その段階で気付く。 自分の下にいたのが、ここまで連れてきてくれたホエルコの『ダイダイ』で、すっかり野生と勘違いされて置き去りにされていることに。



腕に点滴のチューブが巻かれ、白いベッドの上に寝かされるまで20分とかからなかった。
ぐらぐらしていた頭もようやく冴えてきて、心配そうに見てるミツルとか、『おくりびやま』にいたアロハ女とか、ツンツン頭とかを見る余裕も生まれてくる。
ようやく声らしいものが出るようになった口を使って、助けてくれた4人へと向かって礼を言う。
「・・・・・・おおきに。」
「軽い脱水症状だとさ、冒険に夢中になるのは勝手だけどよ、一端のトレーナーなら体調管理くらいしっかりしておけよ。」
「グリーンさんっ、入院中の人に向かって・・・!」
ミツルの言う通りにサファイアも嫌味を飛ばしてきたツンツン頭へと向かってガンを飛ばす。
顔色の悪さでちょっとは凄みが出ているのか、本調子でない分迫力のかけらもなくなっているのか判らないが、
ツンツン頭は(一応)怒っているサファイアの顔を見て笑うと、デコピンをかましてさっさと退室して行った。
それに続いて出て行くアクセサリーゴテゴテ男(ダイゴのことらしい)とアロハ女を見送ると、ミツルは腰に手を当ててため息をつく。

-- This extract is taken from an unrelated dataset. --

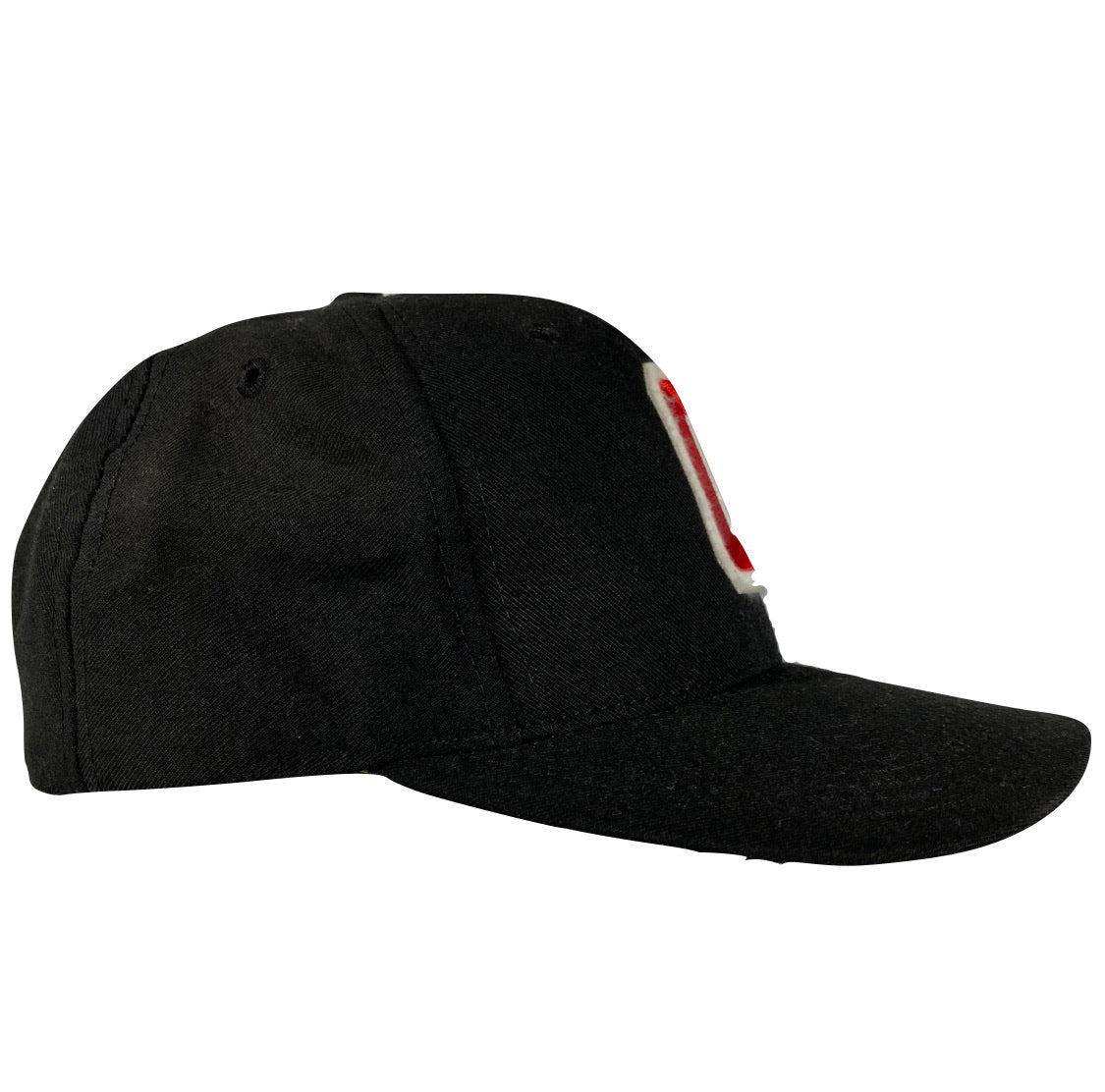 Ohio state fitted hat 7 3/8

「すいません、外で上がった花火を見て、みんなついてきてしまったんです。 落下傘落ちてきてましたし・・・
 でも、たまたまこのトクサネシティに流れ付いたから良かったようなものの、どうして1人で海に出たりしたんですか?
 遭難することくらい・・・」
「・・・『たまたま』やない。」
ギシ、とベッドを軋ませてサファイアは体の位置を整える。
「ミナモ戻れへんかったからトクサネまで真っ直ぐに来てん。
 迷ってられひん状況やったし、途中のトレーナーやらポケモンやらにえっらい道聞きまくってな。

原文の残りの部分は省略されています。